Farkash était né au Canada et avait immigré en Israël avec sa famille à l’âge de huit ans.

« Il est aussi en deuil », a crié un manifestant vers la maison de la mère de Farkash, faisant référence à Netanyahu, dont le frère Yoni a été tué dans l’opération Entebbe en 1976.

La manifestation a été condamnée par Netanyahu, le président Reuven Rivlin, le ministre de la Défense Benny Gantz et le président de l’opposition Yair Lapid.

La mère de Farkash, Anat, a exprimé son indignation de voir les manifestants maudire quelqu’un dont le fils est mort en défendant le pays.

Le manifestant qui avait souhaité qu’Anat perde un autre enfant s’est par la suite excusé lors d’une interview télévisée.

Des manifestants devant la maison de la famille du capitaine Tom Farkash, pilote de Tsahal décédé, à Césarée, le 17 novembre 2020. (Capture d’écran)

Des manifestations sont organisées régulièrement dans tout le pays contre Netanyahu, exigeant sa démission à cause de son procès pour corruption, fraude et abus de confiance, ainsi que pour sa mauvaise gestion présumée de la pandémie de coronavirus.

En plus de la manifestation principale à Jérusalem et de manifestations annexes dans tout le pays, des manifestants se rassemblent régulièrement devant la résidence privée de la famille Netanyahu à Césarée.
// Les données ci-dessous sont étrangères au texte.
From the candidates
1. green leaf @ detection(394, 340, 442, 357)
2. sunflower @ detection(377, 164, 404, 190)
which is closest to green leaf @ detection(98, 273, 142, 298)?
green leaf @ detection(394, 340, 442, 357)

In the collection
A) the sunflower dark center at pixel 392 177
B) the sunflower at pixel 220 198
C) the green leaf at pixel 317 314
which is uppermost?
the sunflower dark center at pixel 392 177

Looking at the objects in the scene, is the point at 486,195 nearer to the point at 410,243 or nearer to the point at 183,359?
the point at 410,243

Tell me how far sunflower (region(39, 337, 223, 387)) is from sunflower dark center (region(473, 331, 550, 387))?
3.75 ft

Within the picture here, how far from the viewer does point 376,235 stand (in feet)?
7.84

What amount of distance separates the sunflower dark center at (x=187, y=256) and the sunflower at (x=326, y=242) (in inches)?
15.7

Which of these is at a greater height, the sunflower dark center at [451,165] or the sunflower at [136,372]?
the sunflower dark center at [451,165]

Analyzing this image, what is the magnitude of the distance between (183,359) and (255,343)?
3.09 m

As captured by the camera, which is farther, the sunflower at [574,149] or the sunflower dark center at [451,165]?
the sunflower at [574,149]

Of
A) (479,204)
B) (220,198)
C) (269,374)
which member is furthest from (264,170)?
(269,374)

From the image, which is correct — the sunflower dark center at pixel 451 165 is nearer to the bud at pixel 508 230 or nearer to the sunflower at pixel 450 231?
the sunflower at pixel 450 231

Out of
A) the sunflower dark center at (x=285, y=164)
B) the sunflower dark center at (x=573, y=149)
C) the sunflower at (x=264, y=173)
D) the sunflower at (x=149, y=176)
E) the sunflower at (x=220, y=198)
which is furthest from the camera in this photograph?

La famille Farkash avait autorisé des militants anti-Netanyahu à manifester contre le Premier ministre depuis le toit de leur maison, adjacente à la sienne, selon la Douzième chaîne.

Après les condamnations généralisées mercredi, Netanyahu a répondu à l’incident par une déclaration publiée au nom de son parti, le Likud.
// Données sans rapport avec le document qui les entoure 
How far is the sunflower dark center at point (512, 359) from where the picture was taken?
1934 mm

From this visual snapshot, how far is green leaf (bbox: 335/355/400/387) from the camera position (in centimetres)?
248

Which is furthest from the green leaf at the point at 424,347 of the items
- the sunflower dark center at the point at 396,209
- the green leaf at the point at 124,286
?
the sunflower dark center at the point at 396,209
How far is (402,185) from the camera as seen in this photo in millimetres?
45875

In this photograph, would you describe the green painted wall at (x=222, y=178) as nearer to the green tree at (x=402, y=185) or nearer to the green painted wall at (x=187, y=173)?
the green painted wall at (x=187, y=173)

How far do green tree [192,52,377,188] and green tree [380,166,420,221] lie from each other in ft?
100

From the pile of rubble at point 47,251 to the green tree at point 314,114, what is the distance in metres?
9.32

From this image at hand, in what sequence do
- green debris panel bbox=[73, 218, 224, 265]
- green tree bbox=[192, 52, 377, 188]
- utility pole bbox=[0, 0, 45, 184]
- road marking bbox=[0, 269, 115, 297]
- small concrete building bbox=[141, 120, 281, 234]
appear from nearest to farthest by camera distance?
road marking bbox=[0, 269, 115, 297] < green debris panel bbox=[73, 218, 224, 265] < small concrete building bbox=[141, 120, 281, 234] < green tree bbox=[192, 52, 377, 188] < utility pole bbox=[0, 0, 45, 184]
Il a déclaré « condamner avec force tout commentaire de ce genre, relatif à la perte et au deuil… Le Premier ministre Netanyahu a tout au long de sa vie honoré scrupuleusement le sentiment de perte des familles endeuillées, et les autres – de gauche comme de droite – doivent en faire autant ».

Mais il s’est plaint également que les manifestants se réunissent à moins de 300 mètres de son domicile de Césarée, en violation d’une décision de la Cour suprême.